But none of the many characteristics tell us what a god is. Until the concept is filled with content, discussing existence is premature. To exist means to exist as something. This, not that.
That aside, in discussing the problems for the various proofs for god (or at least arguments for plausibility) which you present, you have neglected the primary issue. Evidence. Even if the term “god” is conceptualized beyond, “You know what I mean”, presenting arguments in favor of existence is also premature. Before presenting arguments, it is first incumbent on the proponent to present evidence, and that is the very thing which is missing. Data can be interpreted. But arguments cannot replace evidence.
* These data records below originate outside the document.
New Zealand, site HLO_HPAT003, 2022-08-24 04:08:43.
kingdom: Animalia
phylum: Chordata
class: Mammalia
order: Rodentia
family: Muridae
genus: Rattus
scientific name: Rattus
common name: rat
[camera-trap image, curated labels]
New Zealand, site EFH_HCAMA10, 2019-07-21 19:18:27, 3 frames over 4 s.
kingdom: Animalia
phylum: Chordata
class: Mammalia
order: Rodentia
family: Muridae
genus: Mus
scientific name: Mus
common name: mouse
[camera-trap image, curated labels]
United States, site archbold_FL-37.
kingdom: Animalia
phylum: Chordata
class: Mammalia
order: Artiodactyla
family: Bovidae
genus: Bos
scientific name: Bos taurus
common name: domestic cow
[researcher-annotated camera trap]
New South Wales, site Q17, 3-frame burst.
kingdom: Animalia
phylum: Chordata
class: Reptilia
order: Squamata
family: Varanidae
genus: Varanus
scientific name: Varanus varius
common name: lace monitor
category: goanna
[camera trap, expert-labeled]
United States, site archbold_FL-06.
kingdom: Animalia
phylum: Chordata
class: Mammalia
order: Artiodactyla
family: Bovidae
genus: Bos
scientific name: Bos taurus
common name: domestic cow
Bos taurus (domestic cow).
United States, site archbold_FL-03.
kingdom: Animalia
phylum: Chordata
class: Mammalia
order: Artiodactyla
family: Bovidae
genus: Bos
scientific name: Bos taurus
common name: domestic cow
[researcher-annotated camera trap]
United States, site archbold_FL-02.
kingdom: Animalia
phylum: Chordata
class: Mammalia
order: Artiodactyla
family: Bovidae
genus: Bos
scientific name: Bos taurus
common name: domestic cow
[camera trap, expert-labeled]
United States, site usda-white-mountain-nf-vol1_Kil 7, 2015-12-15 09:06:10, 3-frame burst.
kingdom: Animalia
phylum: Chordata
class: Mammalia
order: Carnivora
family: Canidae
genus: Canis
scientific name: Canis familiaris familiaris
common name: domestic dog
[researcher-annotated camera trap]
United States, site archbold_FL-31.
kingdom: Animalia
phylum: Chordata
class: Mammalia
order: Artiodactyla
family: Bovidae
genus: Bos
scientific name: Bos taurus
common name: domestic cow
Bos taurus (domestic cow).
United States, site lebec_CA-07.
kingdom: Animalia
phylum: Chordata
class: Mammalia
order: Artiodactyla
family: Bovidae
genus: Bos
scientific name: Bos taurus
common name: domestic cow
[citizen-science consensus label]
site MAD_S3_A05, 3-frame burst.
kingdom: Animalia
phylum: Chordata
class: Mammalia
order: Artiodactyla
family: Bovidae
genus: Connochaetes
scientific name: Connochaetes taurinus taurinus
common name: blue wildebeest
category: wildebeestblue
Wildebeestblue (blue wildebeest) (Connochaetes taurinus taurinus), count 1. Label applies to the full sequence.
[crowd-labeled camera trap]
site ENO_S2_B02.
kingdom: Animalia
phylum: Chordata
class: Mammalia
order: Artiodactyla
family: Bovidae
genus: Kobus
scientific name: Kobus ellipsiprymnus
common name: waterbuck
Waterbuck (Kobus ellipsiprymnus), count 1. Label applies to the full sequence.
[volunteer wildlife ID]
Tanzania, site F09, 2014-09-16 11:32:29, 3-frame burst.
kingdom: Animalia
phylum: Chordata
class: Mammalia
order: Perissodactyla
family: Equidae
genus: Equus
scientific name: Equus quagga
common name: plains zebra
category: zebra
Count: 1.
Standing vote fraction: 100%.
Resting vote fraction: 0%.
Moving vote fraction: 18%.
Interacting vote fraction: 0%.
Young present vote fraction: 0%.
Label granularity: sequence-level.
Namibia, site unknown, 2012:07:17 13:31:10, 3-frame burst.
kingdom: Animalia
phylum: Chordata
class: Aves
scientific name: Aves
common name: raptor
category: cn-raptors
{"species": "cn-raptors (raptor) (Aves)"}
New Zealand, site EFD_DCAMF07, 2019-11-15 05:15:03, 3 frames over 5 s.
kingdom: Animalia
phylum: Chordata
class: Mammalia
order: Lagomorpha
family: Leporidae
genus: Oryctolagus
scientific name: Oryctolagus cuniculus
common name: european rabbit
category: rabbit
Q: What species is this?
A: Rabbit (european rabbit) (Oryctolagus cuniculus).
Just a quick not on faith and reason, and no, they are not compatible or even complimentary. Faith is belief (as an epistemological method) in the absence of evidence or in spite of evidence to the contrary. By its very nature, faith has no means of validation or verification and as such cannot claim the status of knowledge. What can even be purported to be known by faith? In the Judeo-Christian context, it ultimately means faith in other humans; that is, the claims, written, or spoken that they have special knowledge (God whispering in their ear) that is unavailable to the rest of us. Are they mentally ill? Are they lying? Are they deluded? Did someone else make up the story of the prophet presented as making the claim? (I’d point out here that most of the books that made it into the canon make no claims of inspiration/revelation. That was left to others to do who deemed them to be holy scripture). The bottom line is that faith in an epistemological sense is never exercised in the stated object (God); rather, faith is exercised solely toward the claimant. It short circuits the rigorous requirements of reason and logic in attempt to arrive at knowledge by taking someone’s word for it. Even worse, it can often contradict verified and testable knowledge of reality.
I would also suggest that most readers would reject the claims of Muhammad or Joseph Smith or…others. I would reject them also. I would guess that many of the reasons we would hold in common.
Parenthetically, the first commandment assumes the existence of other gods, but requires the people to keep Yahweh in the superior position. It says nothing about a “real” god or “false” gods.